## [Text block]
Hmmm...well I don't know what to tell ya then. That's a shame she won't eat it. How long have you been milking her? 
You can experiment with taking 4 cups out of her diet and see how that goes. She is a nigerian, correct? 8 cups seems like quite a bit for one feeding.


----------



## GotmygoatMTJ (Apr 25, 2009)

She is a saanen, I forgot to mention that in my post.
She kidded on March 19th and we started milking her once a day 2 weeks later by seperating her kid at night. We weaned her buck kid about a month ago, not really wanting to but someone wanted him and he was already eating good. She has been getting milked twice a day. She was giving a half gallon a day but now can barely get 5 cups.
So I guess she is about a month and a half fresh? I'm bad at calculating lol.


----------



## milk and honey (Oct 31, 2010)

could you fool her .. by spritzing with some molassus? Maybe she'd get a taste for it after a while????


----------



## GotmygoatMTJ (Apr 25, 2009)

Thats an option! I've got plenty of molasses hangin around. Not to find a squirt bottle....if it can even go through! LOL
Thank you!


----------



## milk and honey (Oct 31, 2010)

Yea... what's that saying about "as slow as mollasus in winter"???? you might have to mix it in a bowl... Ha ha


----------



## GotmygoatMTJ (Apr 25, 2009)

:slapfloor: Most likely! Ill try this tonight while I milk her and let you all know.
Thanks! :hug:


----------



## toth boer goats (Jul 20, 2008)

You can do what I do with the little kids ..that don't like their grain.....

## [Raw records]

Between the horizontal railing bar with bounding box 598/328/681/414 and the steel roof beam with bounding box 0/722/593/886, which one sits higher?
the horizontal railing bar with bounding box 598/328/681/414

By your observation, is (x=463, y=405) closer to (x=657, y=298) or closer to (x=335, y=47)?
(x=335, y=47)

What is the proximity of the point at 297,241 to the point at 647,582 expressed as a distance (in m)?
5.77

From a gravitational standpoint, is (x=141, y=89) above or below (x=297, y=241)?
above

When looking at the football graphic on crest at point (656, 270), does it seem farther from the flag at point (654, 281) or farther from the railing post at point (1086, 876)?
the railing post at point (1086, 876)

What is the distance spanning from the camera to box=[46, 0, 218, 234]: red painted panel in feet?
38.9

## [Work instructions]
1) In the goat-milking thread, write out everything from "Yea... what's that" down to "you all know.", switching "bowl" to "bucket".
2) Print everything in the listing from the line containing "From a gravitational" down to the end of the listing, with every line unchanged.

## [Expected results]
1)
Yea... what's that saying about "as slow as mollasus in winter"???? you might have to mix it in a bucket... Ha ha


----------



## GotmygoatMTJ (Apr 25, 2009)

:slapfloor: Most likely! Ill try this tonight while I milk her and let you all know.

2)
From a gravitational standpoint, is (x=141, y=89) above or below (x=297, y=241)?
above

When looking at the football graphic on crest at point (656, 270), does it seem farther from the flag at point (654, 281) or farther from the railing post at point (1086, 876)?
the railing post at point (1086, 876)

What is the distance spanning from the camera to box=[46, 0, 218, 234]: red painted panel in feet?
38.9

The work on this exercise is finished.